I have written code to find the importance of each feature in the entire dataset for multiclass classification. Now I want to find feature importance for each class in multiclass classification, i.e. I want to find the list of features (for each class) that are more important to classify that individual classes.
from sklearn.datasets import make_classification
from sklearn.tree import DecisionTreeClassifier
import matplotlib.pyplot as plt
model = DecisionTreeClassifier()
model.fit(x3, y3)
importance = model.feature_importances_
for i,v in enumerate(importance):
print('Feature[%0d]:%s, Score: %.6f' % (i,df.columns[i],v))
plt.subplots(figsize=(15,7))
plt.bar([x for x in range(len(importance))], importance)

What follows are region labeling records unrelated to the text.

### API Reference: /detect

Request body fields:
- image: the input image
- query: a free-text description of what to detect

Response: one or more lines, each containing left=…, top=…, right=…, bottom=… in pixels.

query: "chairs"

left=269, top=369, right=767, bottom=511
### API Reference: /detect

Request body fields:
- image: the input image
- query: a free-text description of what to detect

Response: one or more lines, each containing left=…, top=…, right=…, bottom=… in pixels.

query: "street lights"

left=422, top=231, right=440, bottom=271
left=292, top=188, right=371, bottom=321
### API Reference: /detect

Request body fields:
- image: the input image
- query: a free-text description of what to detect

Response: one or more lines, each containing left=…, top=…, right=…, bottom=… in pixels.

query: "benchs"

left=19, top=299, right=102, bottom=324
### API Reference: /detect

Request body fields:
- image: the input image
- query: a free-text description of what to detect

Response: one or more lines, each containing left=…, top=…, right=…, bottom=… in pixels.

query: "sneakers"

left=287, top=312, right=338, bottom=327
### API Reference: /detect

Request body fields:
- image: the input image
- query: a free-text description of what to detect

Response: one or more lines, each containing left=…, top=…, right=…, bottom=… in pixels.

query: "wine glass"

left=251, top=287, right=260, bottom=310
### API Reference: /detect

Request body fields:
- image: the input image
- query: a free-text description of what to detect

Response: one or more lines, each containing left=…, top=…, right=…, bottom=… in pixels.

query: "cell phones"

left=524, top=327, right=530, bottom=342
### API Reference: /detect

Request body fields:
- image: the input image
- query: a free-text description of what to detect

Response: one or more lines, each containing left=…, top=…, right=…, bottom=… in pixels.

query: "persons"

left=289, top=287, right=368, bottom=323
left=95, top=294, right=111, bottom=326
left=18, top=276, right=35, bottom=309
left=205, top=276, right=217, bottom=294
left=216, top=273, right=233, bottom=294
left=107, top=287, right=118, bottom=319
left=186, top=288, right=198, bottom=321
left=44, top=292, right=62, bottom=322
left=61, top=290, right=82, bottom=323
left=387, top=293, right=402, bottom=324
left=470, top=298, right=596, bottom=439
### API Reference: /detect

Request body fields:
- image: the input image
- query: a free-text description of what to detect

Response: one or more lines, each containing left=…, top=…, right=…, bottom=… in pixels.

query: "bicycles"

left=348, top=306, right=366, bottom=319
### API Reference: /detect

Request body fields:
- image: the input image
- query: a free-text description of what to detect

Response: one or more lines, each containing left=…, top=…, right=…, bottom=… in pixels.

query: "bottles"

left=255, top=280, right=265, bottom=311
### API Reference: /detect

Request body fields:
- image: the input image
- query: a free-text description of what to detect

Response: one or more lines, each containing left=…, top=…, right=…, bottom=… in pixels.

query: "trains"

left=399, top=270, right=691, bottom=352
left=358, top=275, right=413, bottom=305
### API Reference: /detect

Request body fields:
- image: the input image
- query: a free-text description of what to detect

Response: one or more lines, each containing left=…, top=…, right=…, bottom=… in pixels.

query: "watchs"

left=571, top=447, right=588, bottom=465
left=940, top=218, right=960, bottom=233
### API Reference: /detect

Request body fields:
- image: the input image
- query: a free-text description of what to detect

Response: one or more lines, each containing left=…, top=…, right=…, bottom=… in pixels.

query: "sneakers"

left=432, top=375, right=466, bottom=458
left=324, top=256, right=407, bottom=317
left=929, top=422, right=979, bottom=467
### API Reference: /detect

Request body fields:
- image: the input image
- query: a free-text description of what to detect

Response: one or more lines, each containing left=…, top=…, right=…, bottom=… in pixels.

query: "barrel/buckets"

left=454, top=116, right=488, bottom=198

plt.xlabel('Feature index')
plt.ylabel('Feature importance score')
plt.xticks(rotation=90)
plt.xticks(np.arange(0,len(df.columns)-2, 2.0))
plt.show()
EDIT (28-04-2022):
I read a paper titled Toward Generating a New Intrusion Detection Dataset and Intrusion Traffic Characterization; quoting:
On the evaluate section, we fist extract the 80 traffic features from the dataset and clarify the best short feature set to detect each attack family using RandomForestRegressor algorithm. Afterwards, we examine the performance and accuracy of the selected features with seven common machine learning algorithms.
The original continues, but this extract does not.